- Required task -
Could you set down the whole listing below word for word, leaving out the pictures?

- Data for the task -
..............................

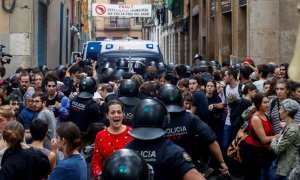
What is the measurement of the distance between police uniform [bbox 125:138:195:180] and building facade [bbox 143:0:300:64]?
14.1 meters

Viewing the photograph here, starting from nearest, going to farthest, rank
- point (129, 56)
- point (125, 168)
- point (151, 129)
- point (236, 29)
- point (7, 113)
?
1. point (125, 168)
2. point (151, 129)
3. point (7, 113)
4. point (129, 56)
5. point (236, 29)

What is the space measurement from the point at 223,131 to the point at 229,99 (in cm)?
77

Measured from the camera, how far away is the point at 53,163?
254 inches

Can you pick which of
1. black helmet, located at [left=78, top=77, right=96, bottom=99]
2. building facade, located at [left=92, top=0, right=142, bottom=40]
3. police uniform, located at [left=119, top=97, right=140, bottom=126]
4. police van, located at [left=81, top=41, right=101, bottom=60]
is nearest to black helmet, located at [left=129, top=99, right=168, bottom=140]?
police uniform, located at [left=119, top=97, right=140, bottom=126]

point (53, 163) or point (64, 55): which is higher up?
point (64, 55)

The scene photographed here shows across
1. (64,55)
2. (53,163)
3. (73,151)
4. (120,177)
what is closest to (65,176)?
(73,151)

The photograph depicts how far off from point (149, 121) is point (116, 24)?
3068 inches

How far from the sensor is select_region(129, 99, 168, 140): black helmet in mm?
5055

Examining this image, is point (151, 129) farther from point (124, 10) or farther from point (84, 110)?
point (124, 10)

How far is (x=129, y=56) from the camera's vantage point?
17984mm

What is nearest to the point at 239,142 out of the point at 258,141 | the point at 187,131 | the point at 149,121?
the point at 258,141

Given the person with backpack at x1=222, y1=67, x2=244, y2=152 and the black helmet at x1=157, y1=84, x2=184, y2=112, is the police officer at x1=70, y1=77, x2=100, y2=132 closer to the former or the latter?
the person with backpack at x1=222, y1=67, x2=244, y2=152

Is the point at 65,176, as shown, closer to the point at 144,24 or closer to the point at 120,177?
the point at 120,177

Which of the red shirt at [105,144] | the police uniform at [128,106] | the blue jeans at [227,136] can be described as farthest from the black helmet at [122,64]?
the red shirt at [105,144]
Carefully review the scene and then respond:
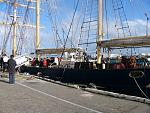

..............................

- Output for this task -
What is the measurement of the distance between police uniform [bbox 125:138:195:180] and building facade [bbox 143:0:300:64]?
14.1 meters

Viewing the photograph here, starting from nearest, going to farthest, rank
- point (129, 56)
- point (125, 168)
- point (151, 129)
- point (236, 29)
- point (7, 113)
?
1. point (125, 168)
2. point (151, 129)
3. point (7, 113)
4. point (129, 56)
5. point (236, 29)

What is the space measurement from the point at 223,131 to the point at 229,99 (in cm)?
77

Measured from the camera, how far away is the point at 53,163?
254 inches

Can you pick which of
1. black helmet, located at [left=78, top=77, right=96, bottom=99]
2. building facade, located at [left=92, top=0, right=142, bottom=40]
3. police uniform, located at [left=119, top=97, right=140, bottom=126]
4. police van, located at [left=81, top=41, right=101, bottom=60]
is nearest to black helmet, located at [left=129, top=99, right=168, bottom=140]?
police uniform, located at [left=119, top=97, right=140, bottom=126]

point (53, 163) or point (64, 55): which is higher up?
point (64, 55)

The scene photographed here shows across
1. (64,55)
2. (53,163)
3. (73,151)
4. (120,177)
what is closest to (65,176)?
(73,151)

The photograph depicts how far off from point (149, 121) is point (116, 24)?
3068 inches

How far from the sensor is select_region(129, 99, 168, 140): black helmet in mm?
5055

Examining this image, is point (151, 129) farther from point (124, 10) or farther from point (84, 110)?
point (124, 10)

How far is (x=129, y=56) from the camera's vantage point?
17984mm

What is nearest to the point at 239,142 out of the point at 258,141 | the point at 187,131 | the point at 149,121?
the point at 258,141

Given the person with backpack at x1=222, y1=67, x2=244, y2=152 and the black helmet at x1=157, y1=84, x2=184, y2=112, is the police officer at x1=70, y1=77, x2=100, y2=132 closer to the former or the latter?
the person with backpack at x1=222, y1=67, x2=244, y2=152

Is the point at 65,176, as shown, closer to the point at 144,24 or closer to the point at 120,177?
the point at 120,177

Which of the red shirt at [105,144] | the police uniform at [128,106] | the blue jeans at [227,136] can be described as farthest from the black helmet at [122,64]?
the red shirt at [105,144]
Carefully review the scene and then respond:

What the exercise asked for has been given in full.